We found this particular malware traces in all three above locations which suggested a serious vulnerability either in the web application or in the user account details.

How did the malware get here?

Our next priority is to find out which vulnerability in the website or server allowed the attacker to get in.

For this, we looked at the file creation time of each malware file and correlated that with server access logs in HTTP, FTP and Plesk file manager.

Sure enough, we found that the time correlated with a weird looking access to the Drupal website.

We checked the Drupal source, and found that it was an old version which had vulnerabilities.

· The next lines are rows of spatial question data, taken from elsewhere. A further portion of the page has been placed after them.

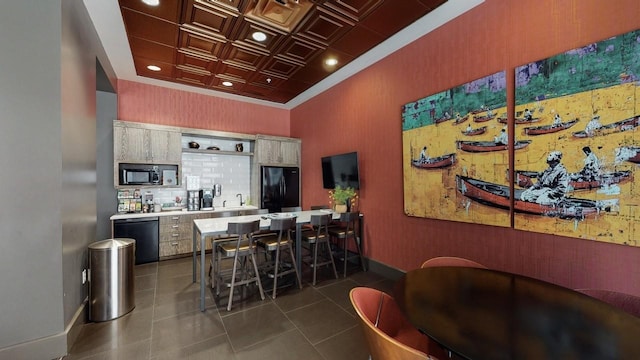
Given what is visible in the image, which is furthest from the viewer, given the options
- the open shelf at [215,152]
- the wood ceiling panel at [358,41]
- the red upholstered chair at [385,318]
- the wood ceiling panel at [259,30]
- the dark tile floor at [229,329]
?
the open shelf at [215,152]

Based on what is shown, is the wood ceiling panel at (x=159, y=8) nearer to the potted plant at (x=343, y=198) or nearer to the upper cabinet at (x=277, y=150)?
the upper cabinet at (x=277, y=150)

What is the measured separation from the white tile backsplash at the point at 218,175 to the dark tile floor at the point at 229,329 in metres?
2.10

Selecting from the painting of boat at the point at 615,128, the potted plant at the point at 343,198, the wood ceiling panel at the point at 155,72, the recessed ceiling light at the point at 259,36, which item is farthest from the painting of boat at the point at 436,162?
the wood ceiling panel at the point at 155,72

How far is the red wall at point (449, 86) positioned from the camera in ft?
6.43

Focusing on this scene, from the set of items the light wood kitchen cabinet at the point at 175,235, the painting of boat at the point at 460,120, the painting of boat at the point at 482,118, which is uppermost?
the painting of boat at the point at 460,120

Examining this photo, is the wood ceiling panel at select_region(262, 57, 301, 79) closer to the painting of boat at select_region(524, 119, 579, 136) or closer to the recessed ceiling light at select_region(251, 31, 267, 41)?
the recessed ceiling light at select_region(251, 31, 267, 41)

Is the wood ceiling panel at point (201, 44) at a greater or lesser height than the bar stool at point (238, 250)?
greater

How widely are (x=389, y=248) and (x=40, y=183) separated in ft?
12.6

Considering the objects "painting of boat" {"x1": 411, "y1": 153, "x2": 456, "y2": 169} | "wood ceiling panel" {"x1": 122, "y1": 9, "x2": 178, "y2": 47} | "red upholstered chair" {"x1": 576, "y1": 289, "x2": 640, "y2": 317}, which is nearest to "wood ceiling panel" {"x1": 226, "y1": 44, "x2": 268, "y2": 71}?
"wood ceiling panel" {"x1": 122, "y1": 9, "x2": 178, "y2": 47}

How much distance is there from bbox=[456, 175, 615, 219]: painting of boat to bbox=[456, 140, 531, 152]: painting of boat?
1.06 feet

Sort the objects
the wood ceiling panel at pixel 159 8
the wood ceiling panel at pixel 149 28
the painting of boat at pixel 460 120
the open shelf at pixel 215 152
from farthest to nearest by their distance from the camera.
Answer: the open shelf at pixel 215 152, the wood ceiling panel at pixel 149 28, the painting of boat at pixel 460 120, the wood ceiling panel at pixel 159 8

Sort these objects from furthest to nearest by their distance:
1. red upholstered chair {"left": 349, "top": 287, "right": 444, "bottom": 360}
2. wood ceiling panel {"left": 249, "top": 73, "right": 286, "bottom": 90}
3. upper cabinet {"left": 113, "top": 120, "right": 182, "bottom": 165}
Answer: wood ceiling panel {"left": 249, "top": 73, "right": 286, "bottom": 90} < upper cabinet {"left": 113, "top": 120, "right": 182, "bottom": 165} < red upholstered chair {"left": 349, "top": 287, "right": 444, "bottom": 360}

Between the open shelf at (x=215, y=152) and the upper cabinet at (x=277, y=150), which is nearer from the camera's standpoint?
the open shelf at (x=215, y=152)

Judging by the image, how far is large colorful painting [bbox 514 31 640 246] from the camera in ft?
5.92
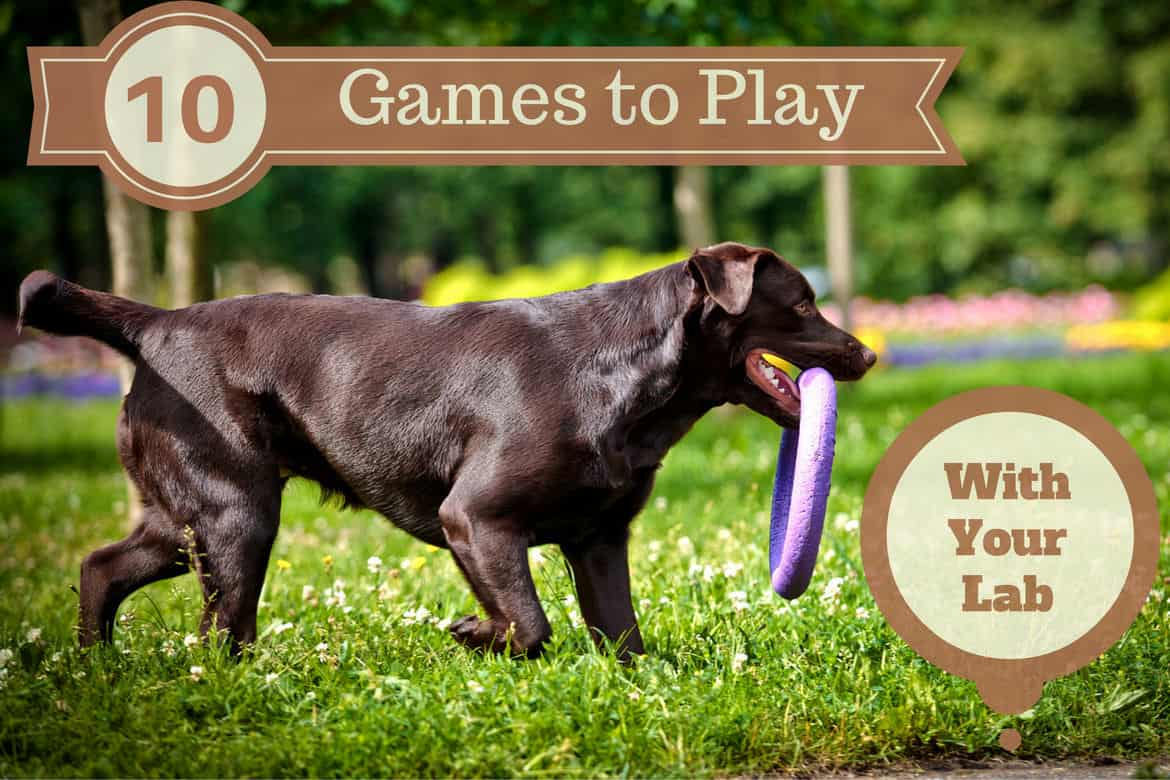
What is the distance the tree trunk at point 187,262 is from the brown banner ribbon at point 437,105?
3.84 ft

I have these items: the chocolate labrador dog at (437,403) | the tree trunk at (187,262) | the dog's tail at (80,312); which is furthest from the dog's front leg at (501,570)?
the tree trunk at (187,262)

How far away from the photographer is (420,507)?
15.4 ft

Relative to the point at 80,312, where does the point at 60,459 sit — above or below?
below

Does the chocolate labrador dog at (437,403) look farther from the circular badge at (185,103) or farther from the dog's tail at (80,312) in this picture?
the circular badge at (185,103)

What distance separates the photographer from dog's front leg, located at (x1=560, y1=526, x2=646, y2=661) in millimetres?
4703

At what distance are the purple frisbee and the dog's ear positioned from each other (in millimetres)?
378

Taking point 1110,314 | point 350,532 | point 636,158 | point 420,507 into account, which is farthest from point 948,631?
point 1110,314

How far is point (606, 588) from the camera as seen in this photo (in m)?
4.71

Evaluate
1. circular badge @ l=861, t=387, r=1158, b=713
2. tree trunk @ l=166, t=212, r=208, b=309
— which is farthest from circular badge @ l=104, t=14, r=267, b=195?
circular badge @ l=861, t=387, r=1158, b=713

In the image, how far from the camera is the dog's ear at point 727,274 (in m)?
4.39

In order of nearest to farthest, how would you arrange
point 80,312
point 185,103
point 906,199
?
1. point 80,312
2. point 185,103
3. point 906,199

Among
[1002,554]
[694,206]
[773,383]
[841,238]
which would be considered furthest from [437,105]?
[841,238]

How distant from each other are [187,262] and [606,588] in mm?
5230

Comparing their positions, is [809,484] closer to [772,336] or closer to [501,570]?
[772,336]
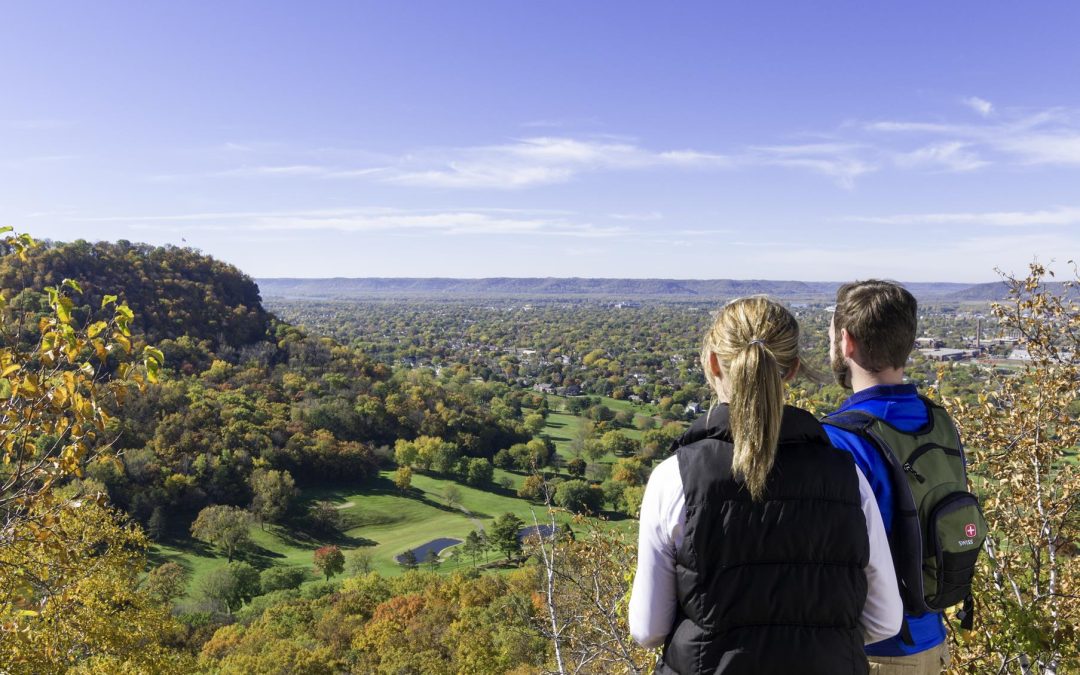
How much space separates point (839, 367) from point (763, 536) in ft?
3.02

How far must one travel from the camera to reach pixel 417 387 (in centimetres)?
6012

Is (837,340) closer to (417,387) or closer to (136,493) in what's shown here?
(136,493)

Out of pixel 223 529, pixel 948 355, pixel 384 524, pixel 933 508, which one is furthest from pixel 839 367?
pixel 384 524

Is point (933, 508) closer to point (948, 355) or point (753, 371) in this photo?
point (753, 371)

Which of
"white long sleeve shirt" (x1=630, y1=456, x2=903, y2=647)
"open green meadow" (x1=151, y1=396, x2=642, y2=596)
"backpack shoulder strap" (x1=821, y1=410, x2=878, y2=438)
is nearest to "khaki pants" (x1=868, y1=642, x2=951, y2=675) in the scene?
"white long sleeve shirt" (x1=630, y1=456, x2=903, y2=647)

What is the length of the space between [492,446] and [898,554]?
1990 inches

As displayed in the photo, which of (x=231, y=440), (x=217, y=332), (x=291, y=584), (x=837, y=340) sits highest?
(x=837, y=340)

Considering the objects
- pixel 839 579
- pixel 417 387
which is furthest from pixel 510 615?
pixel 417 387

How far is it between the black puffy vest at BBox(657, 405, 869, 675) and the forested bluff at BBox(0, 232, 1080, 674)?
69 centimetres

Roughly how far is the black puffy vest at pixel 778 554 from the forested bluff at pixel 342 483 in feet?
2.26

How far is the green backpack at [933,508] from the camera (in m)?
1.86

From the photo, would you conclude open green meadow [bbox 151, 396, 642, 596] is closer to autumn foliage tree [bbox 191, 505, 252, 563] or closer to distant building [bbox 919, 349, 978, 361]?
autumn foliage tree [bbox 191, 505, 252, 563]

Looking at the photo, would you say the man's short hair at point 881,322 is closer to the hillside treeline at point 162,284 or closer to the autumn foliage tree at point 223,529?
the autumn foliage tree at point 223,529

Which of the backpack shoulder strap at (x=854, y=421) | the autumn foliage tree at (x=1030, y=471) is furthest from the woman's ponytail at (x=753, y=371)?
the autumn foliage tree at (x=1030, y=471)
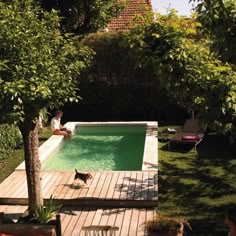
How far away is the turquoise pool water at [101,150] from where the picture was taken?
647 inches

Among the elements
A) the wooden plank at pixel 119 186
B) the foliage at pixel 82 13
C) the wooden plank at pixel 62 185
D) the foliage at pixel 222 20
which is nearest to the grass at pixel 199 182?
the wooden plank at pixel 119 186

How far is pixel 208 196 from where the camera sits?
11.8 meters

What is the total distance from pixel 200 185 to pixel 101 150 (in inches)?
275

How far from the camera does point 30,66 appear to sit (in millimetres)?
7633

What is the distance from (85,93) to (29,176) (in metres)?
14.4

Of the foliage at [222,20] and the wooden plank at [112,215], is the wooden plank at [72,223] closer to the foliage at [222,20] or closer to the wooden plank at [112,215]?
the wooden plank at [112,215]

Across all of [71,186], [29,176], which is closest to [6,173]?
[71,186]

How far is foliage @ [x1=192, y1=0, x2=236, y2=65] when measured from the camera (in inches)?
253

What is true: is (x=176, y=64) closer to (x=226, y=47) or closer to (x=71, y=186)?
(x=226, y=47)

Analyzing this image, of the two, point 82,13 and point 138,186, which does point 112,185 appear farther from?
point 82,13

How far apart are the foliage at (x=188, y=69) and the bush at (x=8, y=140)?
9.43 meters

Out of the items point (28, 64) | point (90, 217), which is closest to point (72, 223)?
point (90, 217)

So, now we knew how the attacker got it.

We cross-verified the FTP and File Manager logs for good measure to rule out multiple paths of entry.

Killing the malware & Cleaning the server

Now that we had all the information we needed, we cleaned all malware off the account, and restored any needed file from backup archives.

Patching the CMS and securing the account

We then patched the Drupal website to prevent any future exploits.

To be doubly careful, we reset all passwords to prevent attacks using stolen credentials (people tend to re-use passwords).

Once the system was secured, we let the website owner know about the security issue and actions taken.

Summing up

“Suspicious process running under user” is a common error message sent by LFD running in cPanel and Plesk servers. Today we’ve seen how Dedicated Support Engineers here at Bobcares dug to the bottom of one such error, and cleaned malware from a server.